McPherson suggests in his book, The Third Option: Hope for a Racially Divided Nation, that believers start looking at EVERYONE as their neighbor.

"The greatest commandment is to love God with your heart, mind, soul, and the second is like it: love your NEIGHBOR as yourself," he stated, emphasizing the word 'neighbor.'  "If I re-label you something less than neighbor, I don't need to love you as myself.  So I have to start with 'you are my neighbor.'"
Look for People Not Like You

Then search out people not in your race, culture or group.

McPherson urged, "I would challenge people to talk to people not like them."

During a recent simulcast to 311 locations in 16 countries, McPherson's church used a comedic skit about a racial discussion featuring an African-American, an Hispanic, an Asian and a Caucasian.

It was made to show people how such discussions can make it fun and easy to learn about others not like yourself and also to see if you offend or appear prejudiced.

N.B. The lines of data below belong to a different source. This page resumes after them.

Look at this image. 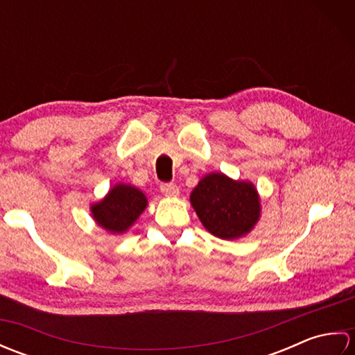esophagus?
<instances>
[{"label":"esophagus","mask_w":355,"mask_h":355,"mask_svg":"<svg viewBox=\"0 0 355 355\" xmlns=\"http://www.w3.org/2000/svg\"><path fill=\"white\" fill-rule=\"evenodd\" d=\"M162 192H163L164 197H168V198H175L180 195V189L173 183L162 184Z\"/></svg>","instance_id":"34e87169"}]
</instances>
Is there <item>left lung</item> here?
I'll return each instance as SVG.
<instances>
[{
  "label": "left lung",
  "mask_w": 355,
  "mask_h": 355,
  "mask_svg": "<svg viewBox=\"0 0 355 355\" xmlns=\"http://www.w3.org/2000/svg\"><path fill=\"white\" fill-rule=\"evenodd\" d=\"M191 205L205 229L221 239L248 235L261 218V197L252 182L210 172L191 192Z\"/></svg>",
  "instance_id": "obj_1"
}]
</instances>
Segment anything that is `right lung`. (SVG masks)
<instances>
[{
    "label": "right lung",
    "instance_id": "obj_1",
    "mask_svg": "<svg viewBox=\"0 0 355 355\" xmlns=\"http://www.w3.org/2000/svg\"><path fill=\"white\" fill-rule=\"evenodd\" d=\"M148 198L137 187L117 183L102 200L89 205L94 223L111 235H123L145 212Z\"/></svg>",
    "mask_w": 355,
    "mask_h": 355
}]
</instances>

"You can be racially offensive and not be a racist," McPherson pointed out.  "We do owe it to our brothers and sisters to find out if we're offensive."

The skit started out light, with McPherson narrating:  "Stacey, an African-American woman, said: 'Hey, my name is Stacey.  How y'all doing?'   Then Taniqua, an older white lady, jumped in and said: 'Hello, my name is Taniqua."  Stacey was like: 'Taniqua?  Go ahead, girl!'"

Then the four people in the skit work their way through a brief sharing session about race.  You can watch the skit and get questions and guidelines to have your own such discussions by texting DISCUSS to 52525.

Third Option Discussion Guidelines from Rock Church on Vimeo.

Let Color Be an Opportunity, Not a Barrier

In the video featuring the skit, the participants take a couple of minutes to talk directly to viewers at the end of it.  

Margaret shared, "My hope is that you honor others by, instead of ignoring their color, you celebrate it.  Give people the benefit of the fact that each color has stereotypes and burdens placed on them by others.  So be that person who lightens that burden by loving them the way they are."

Tai said, "My hope is that you honor others by not blaming the person in front of you for what the person behind you has done. Go into every discussion thinking the best, not the worst, prepared to speak life and not death over someone."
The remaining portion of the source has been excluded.